L’eau qui était dans le cabinet du roi servait à faire mourir les princes et les grands seigneurs quand ils étaient criminels ; au lieu de leur couper la tête ou de les pendre, on leur frottait le visage de cette eau : ils s’endormaient et ne se réveillaient plus. Un soir donc, le roi prit la fiole et se frotta bien le visage ; puis il s’endormit et mourut. Le petit chien Cabriolle l’apprit des premiers, et ne manqua pas de l’aller dire à Avenant, qui lui dit d’aller trouver la Belle aux cheveux d’or, et de la faire souvenir du pauvre prisonnier.

Cabriolle se glissa doucement dans la presse, car il y avait grand bruit à la cour pour la mort du roi. Il dit à la reine : « Madame, n’oubliez pas le pauvre Avenant. » Elle se souvint aussitôt des peines qu’il avait souffertes à cause d’elle et de sa grande fidélité : elle sortit sans parler à personne, et fut droit à la tour, où elle ôta elle-même les fers des pieds et des mains d’Avenant ; et, lui mettant une couronne d’or sur la tête et le manteau royal sur les épaules, elle lui dit : « Venez, aimable Avenant, je vous fais roi et vous prends pour mon époux. » Il se jeta à ses pieds et la remercia.
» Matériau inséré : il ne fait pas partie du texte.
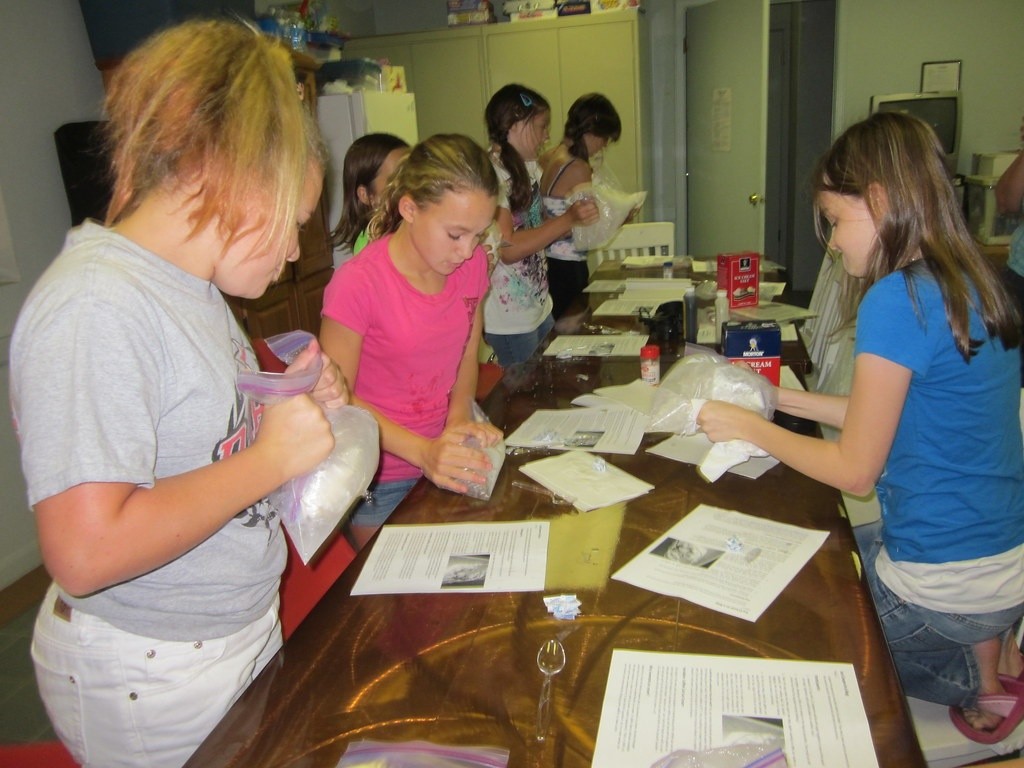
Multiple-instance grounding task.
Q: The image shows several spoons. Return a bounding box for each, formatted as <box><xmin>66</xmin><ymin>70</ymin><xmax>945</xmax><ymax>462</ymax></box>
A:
<box><xmin>536</xmin><ymin>639</ymin><xmax>566</xmax><ymax>740</ymax></box>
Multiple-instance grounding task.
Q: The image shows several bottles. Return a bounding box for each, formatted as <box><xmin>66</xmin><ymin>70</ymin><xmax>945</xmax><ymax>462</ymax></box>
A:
<box><xmin>714</xmin><ymin>289</ymin><xmax>729</xmax><ymax>344</ymax></box>
<box><xmin>663</xmin><ymin>262</ymin><xmax>673</xmax><ymax>278</ymax></box>
<box><xmin>267</xmin><ymin>5</ymin><xmax>304</xmax><ymax>47</ymax></box>
<box><xmin>684</xmin><ymin>287</ymin><xmax>696</xmax><ymax>343</ymax></box>
<box><xmin>641</xmin><ymin>345</ymin><xmax>659</xmax><ymax>384</ymax></box>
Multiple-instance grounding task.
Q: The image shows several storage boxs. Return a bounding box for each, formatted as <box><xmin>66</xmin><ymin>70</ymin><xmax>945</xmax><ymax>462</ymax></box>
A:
<box><xmin>721</xmin><ymin>319</ymin><xmax>780</xmax><ymax>386</ymax></box>
<box><xmin>965</xmin><ymin>176</ymin><xmax>1011</xmax><ymax>245</ymax></box>
<box><xmin>717</xmin><ymin>251</ymin><xmax>759</xmax><ymax>308</ymax></box>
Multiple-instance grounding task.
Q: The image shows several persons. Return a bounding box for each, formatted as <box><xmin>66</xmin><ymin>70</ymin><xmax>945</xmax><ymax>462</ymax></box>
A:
<box><xmin>319</xmin><ymin>133</ymin><xmax>505</xmax><ymax>555</ymax></box>
<box><xmin>697</xmin><ymin>113</ymin><xmax>1024</xmax><ymax>745</ymax></box>
<box><xmin>541</xmin><ymin>93</ymin><xmax>625</xmax><ymax>315</ymax></box>
<box><xmin>995</xmin><ymin>112</ymin><xmax>1024</xmax><ymax>437</ymax></box>
<box><xmin>484</xmin><ymin>84</ymin><xmax>601</xmax><ymax>364</ymax></box>
<box><xmin>10</xmin><ymin>16</ymin><xmax>352</xmax><ymax>768</ymax></box>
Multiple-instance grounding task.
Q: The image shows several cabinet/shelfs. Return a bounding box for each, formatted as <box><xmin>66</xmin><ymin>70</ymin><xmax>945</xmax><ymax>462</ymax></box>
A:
<box><xmin>96</xmin><ymin>36</ymin><xmax>335</xmax><ymax>341</ymax></box>
<box><xmin>343</xmin><ymin>5</ymin><xmax>654</xmax><ymax>276</ymax></box>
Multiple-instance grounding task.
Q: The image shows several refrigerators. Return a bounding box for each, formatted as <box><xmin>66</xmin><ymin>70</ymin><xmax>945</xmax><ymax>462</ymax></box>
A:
<box><xmin>316</xmin><ymin>92</ymin><xmax>419</xmax><ymax>269</ymax></box>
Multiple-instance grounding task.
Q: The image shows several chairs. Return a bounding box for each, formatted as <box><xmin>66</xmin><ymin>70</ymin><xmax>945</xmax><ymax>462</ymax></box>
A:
<box><xmin>907</xmin><ymin>614</ymin><xmax>1024</xmax><ymax>768</ymax></box>
<box><xmin>798</xmin><ymin>226</ymin><xmax>880</xmax><ymax>527</ymax></box>
<box><xmin>597</xmin><ymin>222</ymin><xmax>675</xmax><ymax>266</ymax></box>
<box><xmin>247</xmin><ymin>340</ymin><xmax>356</xmax><ymax>642</ymax></box>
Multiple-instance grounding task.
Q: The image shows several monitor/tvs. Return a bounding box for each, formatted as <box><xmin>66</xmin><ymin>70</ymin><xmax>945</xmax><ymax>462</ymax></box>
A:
<box><xmin>870</xmin><ymin>89</ymin><xmax>963</xmax><ymax>178</ymax></box>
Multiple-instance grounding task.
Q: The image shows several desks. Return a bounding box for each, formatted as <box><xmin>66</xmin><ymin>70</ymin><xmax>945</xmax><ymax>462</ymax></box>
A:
<box><xmin>188</xmin><ymin>257</ymin><xmax>930</xmax><ymax>768</ymax></box>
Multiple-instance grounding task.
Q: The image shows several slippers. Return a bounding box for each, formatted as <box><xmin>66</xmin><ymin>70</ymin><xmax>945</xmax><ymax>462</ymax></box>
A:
<box><xmin>948</xmin><ymin>647</ymin><xmax>1024</xmax><ymax>744</ymax></box>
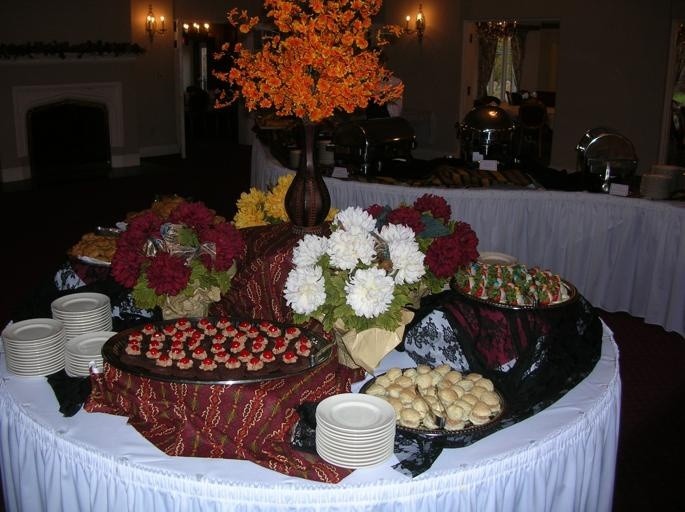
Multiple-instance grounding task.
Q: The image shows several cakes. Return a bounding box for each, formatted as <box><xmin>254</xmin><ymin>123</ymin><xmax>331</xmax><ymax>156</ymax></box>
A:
<box><xmin>366</xmin><ymin>363</ymin><xmax>501</xmax><ymax>431</ymax></box>
<box><xmin>125</xmin><ymin>316</ymin><xmax>312</xmax><ymax>371</ymax></box>
<box><xmin>456</xmin><ymin>258</ymin><xmax>569</xmax><ymax>306</ymax></box>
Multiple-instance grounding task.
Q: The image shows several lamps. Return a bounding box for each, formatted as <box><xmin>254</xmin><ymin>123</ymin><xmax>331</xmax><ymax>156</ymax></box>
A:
<box><xmin>145</xmin><ymin>4</ymin><xmax>165</xmax><ymax>43</ymax></box>
<box><xmin>405</xmin><ymin>4</ymin><xmax>426</xmax><ymax>41</ymax></box>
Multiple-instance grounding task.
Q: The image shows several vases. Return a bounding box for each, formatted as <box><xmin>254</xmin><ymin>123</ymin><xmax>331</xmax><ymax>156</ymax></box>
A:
<box><xmin>285</xmin><ymin>122</ymin><xmax>333</xmax><ymax>223</ymax></box>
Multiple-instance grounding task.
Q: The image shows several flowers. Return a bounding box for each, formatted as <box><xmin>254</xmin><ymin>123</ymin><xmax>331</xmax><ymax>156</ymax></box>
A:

Chacun fut ravi de l’avoir pour maître ; il se fit la plus belle noce du monde, et la Belle aux cheveux d’or vécut longtemps avec le bel Avenant, tous deux heureux et satisfaits.


MORALITÉ.


Si par hasard un malheureux
Te demande ton assistance,
Ne lui refuse point un secours généreux :
Un bienfait tôt ou tard reçoit sa récompense.
Quand Avenant, avec tant de bonté,
Servait carpe et corbeau ; quand jusqu’au hibou même,
Sans être rebuté de sa laideur extrême,
Il conservait la liberté ;
Aurait-on jamais pu le croire,
Que ces animaux, quelque jour,
Le conduiraient au comble de la gloire,
Lorsqu’il voudrait du roi servir le tendre amour ?
Malgré tous les attraits d’une beauté charmante,
Qui commençait pour lui de sentir des désirs,
Il conserve à son maître, étouffant ses soupirs,
Une fidélité constante.
Toutefois sans raison il se voit accusé :
Mais quand à son bonheur il paraît plus d’obstacle,
Le ciel lui devait un miracle
Qu’à la vertu jamais le ciel n’a refusé.